• ACTIVITY LIST:
1 - Answer these questions using the introduction on cons.
(a) What two worlds does the introduction say you live in during your waking hours?
(b) What color is the writer's hair really?
(c) Which feints does a broken-field runner use to con the defense?
2 - Return the passage of the introduction on cons from "According to my" up to and including "your best interest.", copied word for word.

• DOCUMENT SEGMENT:

• • • • • • •

Introduction
“You Must Not Let Them Con You! There's Too Much at Stake”
uring your waking hours you live in two worlds at essentially the same time — (1) the real world, the world you experience, the world you see, hear, touch, taste, and smell and (2) your world of words, an imagined world, a world of thoughts and feelings induced by words. You can't be conned in the first, but you are continually being conned in the second.* 
* Whenever I wanted to supplement things that I had said in the main body of text to make observations, to provide additional information that was relevant but not critical to the point being made, to offer applicable anecdotes or suitable parables, and so on — the kind of information that is usually put in footnotes — I put that material immediately after the subheading or paragraph to which it relates indented and set off with a bullet.  Following is the first such item. 
      According to my dictionary, the intended meaning of a con is “A confidence game; a swindle, the world of the confidence game.” And the intended meaning of to con is “1. To swindle; to persuade, convince or victimize another to accept or believe a deception; to cheat. 2. To trick; to fool; to persuade another to do something not in his best interest.” Therefore, by “being conned” I mean being deceived by another into doing or saying something that you would not otherwise do or say, something that is contrary to your best interest.
No language, no con
Cons depend on language. Suppose you and I have never met. And suppose I were to tell you on the phone that I have red hair. (My hair is gray.) You would believe me. However, were we to meet, you would immediately realize that I had conned you about  the color of my hair. And I was able to do so because the only previous contact between you and me had been through language. Conning, then, depends upon language — no language, no con. 
    In the book we will focus primarily upon verbal conning — i.e., conning through words. But even nonverbal conning involves a language of some kind. For example, a broken-field runner cons the defense by using head, shoulder, and hip feints, all elements of body language. And a magician does it with a kind of hand language.
It has many faces
Cons come in many different forms — false information; disinformation; nonsense; a lie; an exaggeration; a falsehood; bull; hot air; idle talk; a bluff; or hypocrisy. 

The single most comprehensive sense of a con is that it is the result of a process by which an attempt is made by someone, successfully or not, to communicate to you something that's false as though it were true, whether or not he knows it to be false. 

A con can be false with regard to fact (January has 31 days and February 30.), false with respect to a stated or implied intention (“I'm only doing this for your own good,” the judge says to the debtor, who is unemployed and has twelve children, as he signs the foreclosure papers in the dead of winter.), false with regard to logic (“It's raining, so I had better wear my sun glasses when I go out.”), false in that appearances belie the truthfulness of what is being stated (“Russia is a paradise compared to the United States,” said Sam, a university professor, who has consistently turned down lucrative offers, including lifetime tenure, to teach in the USSR.), or false in terms of contextual relevancy (“But it's really only a minor setback,” added the president of the company after announcing the firm's bankruptcy.).

• • • • • • •

Stored items
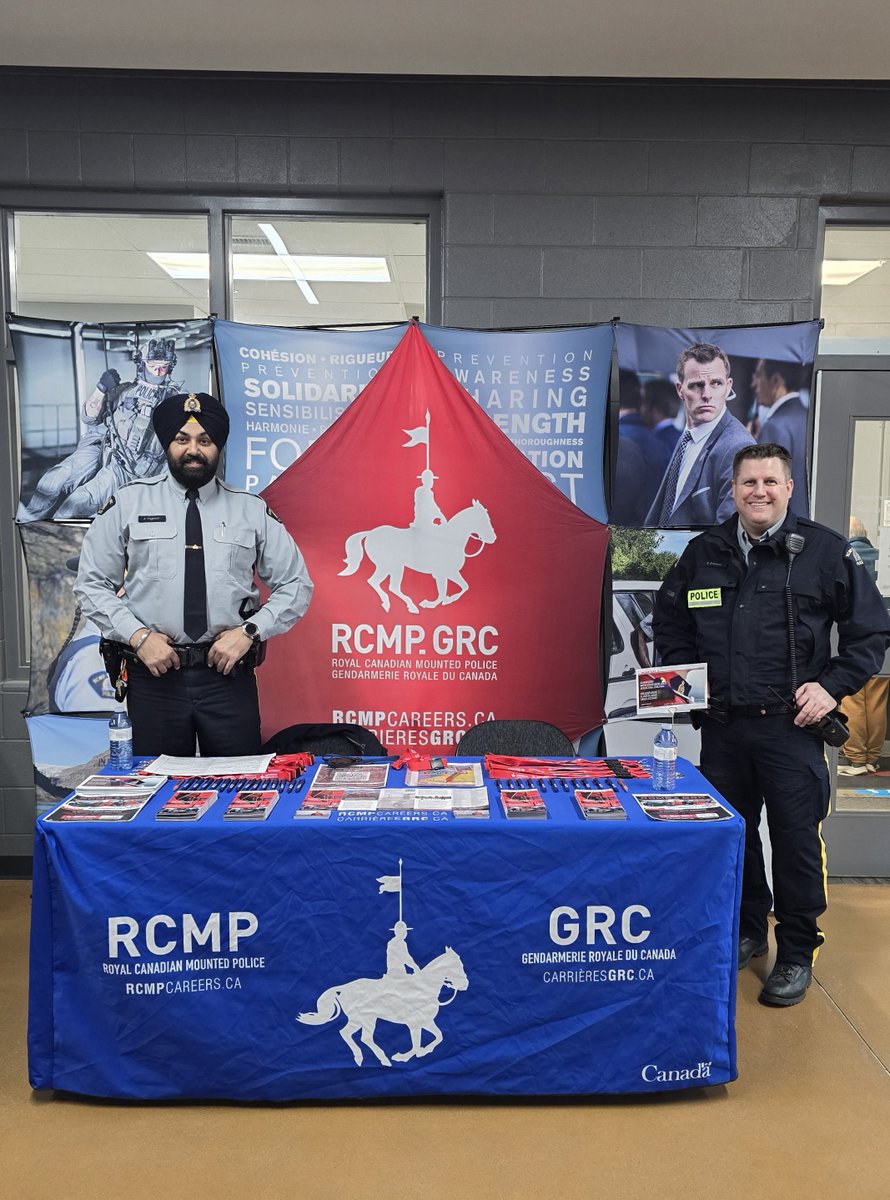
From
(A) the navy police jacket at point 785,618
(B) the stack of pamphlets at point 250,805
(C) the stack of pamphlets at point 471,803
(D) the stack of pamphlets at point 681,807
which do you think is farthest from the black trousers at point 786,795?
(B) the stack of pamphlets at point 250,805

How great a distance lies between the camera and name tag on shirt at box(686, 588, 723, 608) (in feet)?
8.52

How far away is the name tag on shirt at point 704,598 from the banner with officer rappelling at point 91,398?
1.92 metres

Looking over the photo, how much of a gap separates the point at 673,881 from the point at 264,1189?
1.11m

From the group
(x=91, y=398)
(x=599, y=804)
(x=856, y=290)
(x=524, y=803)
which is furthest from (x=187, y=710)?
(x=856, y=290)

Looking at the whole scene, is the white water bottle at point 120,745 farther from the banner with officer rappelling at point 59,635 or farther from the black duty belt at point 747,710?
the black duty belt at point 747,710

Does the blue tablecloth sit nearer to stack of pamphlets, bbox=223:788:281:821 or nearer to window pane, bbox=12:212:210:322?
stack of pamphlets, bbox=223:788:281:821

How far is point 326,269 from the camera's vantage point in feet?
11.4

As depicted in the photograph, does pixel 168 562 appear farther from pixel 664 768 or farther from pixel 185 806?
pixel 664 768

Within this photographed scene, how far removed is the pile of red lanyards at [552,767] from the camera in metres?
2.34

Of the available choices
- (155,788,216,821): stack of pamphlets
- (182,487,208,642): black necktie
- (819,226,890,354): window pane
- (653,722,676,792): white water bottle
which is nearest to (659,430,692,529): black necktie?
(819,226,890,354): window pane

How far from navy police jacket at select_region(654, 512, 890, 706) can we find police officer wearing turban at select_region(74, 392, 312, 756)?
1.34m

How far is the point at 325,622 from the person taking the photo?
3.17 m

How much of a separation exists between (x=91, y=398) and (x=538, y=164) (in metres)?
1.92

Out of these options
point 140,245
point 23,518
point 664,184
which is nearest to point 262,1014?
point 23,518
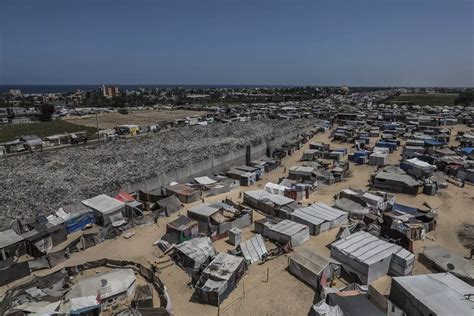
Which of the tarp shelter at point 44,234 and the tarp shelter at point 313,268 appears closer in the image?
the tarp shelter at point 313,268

• • • • • • •

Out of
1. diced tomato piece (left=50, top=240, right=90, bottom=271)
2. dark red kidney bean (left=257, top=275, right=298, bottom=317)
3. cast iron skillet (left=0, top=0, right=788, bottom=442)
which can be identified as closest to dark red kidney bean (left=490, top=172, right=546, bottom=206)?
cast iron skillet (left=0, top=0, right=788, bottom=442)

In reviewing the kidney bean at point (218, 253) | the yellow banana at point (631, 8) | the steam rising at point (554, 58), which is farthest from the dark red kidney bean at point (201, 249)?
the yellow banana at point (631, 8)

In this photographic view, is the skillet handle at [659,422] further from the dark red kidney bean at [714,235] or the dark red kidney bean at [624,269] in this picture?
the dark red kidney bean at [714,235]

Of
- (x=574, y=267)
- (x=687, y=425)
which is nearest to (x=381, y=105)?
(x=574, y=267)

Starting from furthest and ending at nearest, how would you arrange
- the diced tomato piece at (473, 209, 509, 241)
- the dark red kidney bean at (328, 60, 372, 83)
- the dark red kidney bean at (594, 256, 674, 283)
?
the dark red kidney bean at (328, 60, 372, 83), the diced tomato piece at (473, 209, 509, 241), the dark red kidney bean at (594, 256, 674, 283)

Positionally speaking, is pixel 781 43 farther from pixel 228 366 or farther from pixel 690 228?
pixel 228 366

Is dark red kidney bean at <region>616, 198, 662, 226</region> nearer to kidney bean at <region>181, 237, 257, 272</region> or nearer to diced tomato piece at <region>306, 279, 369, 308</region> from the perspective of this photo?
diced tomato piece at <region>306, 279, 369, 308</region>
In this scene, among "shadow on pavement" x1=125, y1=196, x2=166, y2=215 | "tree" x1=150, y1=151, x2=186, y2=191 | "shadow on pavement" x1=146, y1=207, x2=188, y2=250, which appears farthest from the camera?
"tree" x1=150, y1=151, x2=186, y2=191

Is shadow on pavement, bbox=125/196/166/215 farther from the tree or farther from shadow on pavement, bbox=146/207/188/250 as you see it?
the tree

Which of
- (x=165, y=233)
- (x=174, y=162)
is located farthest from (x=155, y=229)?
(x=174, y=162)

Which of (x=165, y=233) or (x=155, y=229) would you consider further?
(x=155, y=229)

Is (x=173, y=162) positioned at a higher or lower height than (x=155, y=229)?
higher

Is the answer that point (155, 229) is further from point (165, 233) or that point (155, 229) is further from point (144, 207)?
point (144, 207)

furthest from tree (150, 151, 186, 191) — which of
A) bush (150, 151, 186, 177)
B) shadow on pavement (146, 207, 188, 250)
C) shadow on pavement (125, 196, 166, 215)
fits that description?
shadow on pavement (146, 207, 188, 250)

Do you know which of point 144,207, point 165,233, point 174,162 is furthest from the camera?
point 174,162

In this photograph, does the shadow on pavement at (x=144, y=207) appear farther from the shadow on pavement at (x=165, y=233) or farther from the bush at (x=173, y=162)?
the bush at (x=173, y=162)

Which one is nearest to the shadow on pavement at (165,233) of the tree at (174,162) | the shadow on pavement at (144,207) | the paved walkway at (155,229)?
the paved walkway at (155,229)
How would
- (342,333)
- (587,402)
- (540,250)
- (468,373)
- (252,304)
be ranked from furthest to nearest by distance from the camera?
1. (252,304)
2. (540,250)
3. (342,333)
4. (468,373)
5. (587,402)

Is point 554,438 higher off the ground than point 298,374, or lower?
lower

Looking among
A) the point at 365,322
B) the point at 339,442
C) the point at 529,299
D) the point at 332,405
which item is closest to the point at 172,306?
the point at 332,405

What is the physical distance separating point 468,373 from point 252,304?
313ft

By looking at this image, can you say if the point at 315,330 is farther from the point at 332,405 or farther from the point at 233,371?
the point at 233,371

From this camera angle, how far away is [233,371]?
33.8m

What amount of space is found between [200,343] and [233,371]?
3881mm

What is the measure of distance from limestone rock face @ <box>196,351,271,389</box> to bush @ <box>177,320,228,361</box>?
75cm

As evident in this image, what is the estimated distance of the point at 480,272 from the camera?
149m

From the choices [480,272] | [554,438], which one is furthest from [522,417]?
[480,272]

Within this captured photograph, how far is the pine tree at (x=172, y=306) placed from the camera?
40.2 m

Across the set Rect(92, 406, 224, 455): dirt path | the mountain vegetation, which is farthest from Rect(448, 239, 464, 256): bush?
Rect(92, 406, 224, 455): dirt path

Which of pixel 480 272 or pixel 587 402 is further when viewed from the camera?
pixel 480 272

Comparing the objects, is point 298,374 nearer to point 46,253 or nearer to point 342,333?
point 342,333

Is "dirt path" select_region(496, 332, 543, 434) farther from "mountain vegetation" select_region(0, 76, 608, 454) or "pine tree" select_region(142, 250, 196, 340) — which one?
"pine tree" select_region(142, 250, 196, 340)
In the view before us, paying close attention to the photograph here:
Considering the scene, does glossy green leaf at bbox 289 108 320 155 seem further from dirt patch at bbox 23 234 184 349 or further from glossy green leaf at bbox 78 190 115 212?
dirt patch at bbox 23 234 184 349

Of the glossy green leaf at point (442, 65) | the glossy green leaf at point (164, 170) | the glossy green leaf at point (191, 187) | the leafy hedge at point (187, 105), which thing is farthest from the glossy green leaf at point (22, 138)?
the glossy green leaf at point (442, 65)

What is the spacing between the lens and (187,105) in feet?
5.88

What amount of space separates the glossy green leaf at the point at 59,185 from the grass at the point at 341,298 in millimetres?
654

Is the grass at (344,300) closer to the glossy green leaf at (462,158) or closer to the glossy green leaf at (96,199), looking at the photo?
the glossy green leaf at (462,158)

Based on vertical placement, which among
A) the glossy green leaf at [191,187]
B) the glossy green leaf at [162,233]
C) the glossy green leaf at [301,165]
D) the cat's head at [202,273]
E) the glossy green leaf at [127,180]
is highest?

• • • • • • •

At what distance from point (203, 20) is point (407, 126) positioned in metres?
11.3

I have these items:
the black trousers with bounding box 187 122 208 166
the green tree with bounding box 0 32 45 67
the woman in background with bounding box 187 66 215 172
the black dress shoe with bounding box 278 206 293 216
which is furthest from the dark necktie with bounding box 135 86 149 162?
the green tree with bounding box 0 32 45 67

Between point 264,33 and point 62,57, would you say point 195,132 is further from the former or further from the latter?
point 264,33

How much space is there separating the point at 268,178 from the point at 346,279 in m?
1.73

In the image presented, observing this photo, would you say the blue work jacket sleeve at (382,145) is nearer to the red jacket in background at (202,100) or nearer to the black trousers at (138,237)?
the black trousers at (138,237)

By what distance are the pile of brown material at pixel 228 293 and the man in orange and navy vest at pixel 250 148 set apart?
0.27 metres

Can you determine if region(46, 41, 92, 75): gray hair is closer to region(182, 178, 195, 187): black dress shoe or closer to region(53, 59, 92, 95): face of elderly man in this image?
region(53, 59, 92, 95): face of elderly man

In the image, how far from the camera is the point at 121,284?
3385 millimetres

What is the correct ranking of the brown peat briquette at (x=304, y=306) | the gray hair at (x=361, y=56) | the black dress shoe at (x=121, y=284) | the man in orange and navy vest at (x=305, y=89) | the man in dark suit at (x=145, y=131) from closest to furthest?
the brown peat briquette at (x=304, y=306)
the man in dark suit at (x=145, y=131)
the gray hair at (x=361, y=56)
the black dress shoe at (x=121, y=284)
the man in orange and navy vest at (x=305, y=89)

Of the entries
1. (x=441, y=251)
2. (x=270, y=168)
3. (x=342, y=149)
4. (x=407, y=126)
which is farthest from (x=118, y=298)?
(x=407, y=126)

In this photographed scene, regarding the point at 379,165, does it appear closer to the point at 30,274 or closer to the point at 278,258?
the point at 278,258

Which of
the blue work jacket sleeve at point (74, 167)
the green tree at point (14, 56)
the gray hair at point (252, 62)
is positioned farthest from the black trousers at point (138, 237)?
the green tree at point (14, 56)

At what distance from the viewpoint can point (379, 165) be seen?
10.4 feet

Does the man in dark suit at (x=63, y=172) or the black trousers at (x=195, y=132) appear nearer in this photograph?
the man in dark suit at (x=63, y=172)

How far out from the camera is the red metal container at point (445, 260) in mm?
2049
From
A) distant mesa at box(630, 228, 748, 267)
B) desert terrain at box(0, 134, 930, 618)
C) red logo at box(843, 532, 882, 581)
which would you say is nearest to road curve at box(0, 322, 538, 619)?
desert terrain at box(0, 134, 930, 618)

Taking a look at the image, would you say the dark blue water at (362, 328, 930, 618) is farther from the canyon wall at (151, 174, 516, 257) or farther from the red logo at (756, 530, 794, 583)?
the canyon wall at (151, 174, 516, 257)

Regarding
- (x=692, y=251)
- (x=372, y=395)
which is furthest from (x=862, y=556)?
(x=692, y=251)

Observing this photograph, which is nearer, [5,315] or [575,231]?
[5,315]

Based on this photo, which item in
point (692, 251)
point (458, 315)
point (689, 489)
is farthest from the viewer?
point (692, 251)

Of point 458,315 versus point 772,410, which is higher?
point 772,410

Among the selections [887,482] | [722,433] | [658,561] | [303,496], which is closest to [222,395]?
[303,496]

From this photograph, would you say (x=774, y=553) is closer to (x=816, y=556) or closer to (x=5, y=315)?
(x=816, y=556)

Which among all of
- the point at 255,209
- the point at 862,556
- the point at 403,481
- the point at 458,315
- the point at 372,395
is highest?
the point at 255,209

• • • • • • •

• ANSWERS TO EACH TASK:
1 -
(a) The real world, which you experience through your senses, and your world of words, an imagined world of thoughts and feelings induced by words.
(b) Gray.
(c) Head, shoulder, and hip feints.

2 -
According to my dictionary, the intended meaning of a con is “A confidence game; a swindle, the world of the confidence game.” And the intended meaning of to con is “1. To swindle; to persuade, convince or victimize another to accept or believe a deception; to cheat. 2. To trick; to fool; to persuade another to do something not in his best interest.” Therefore, by “being conned” I mean being deceived by another into doing or saying something that you would not otherwise do or say, something that is contrary to your best interest.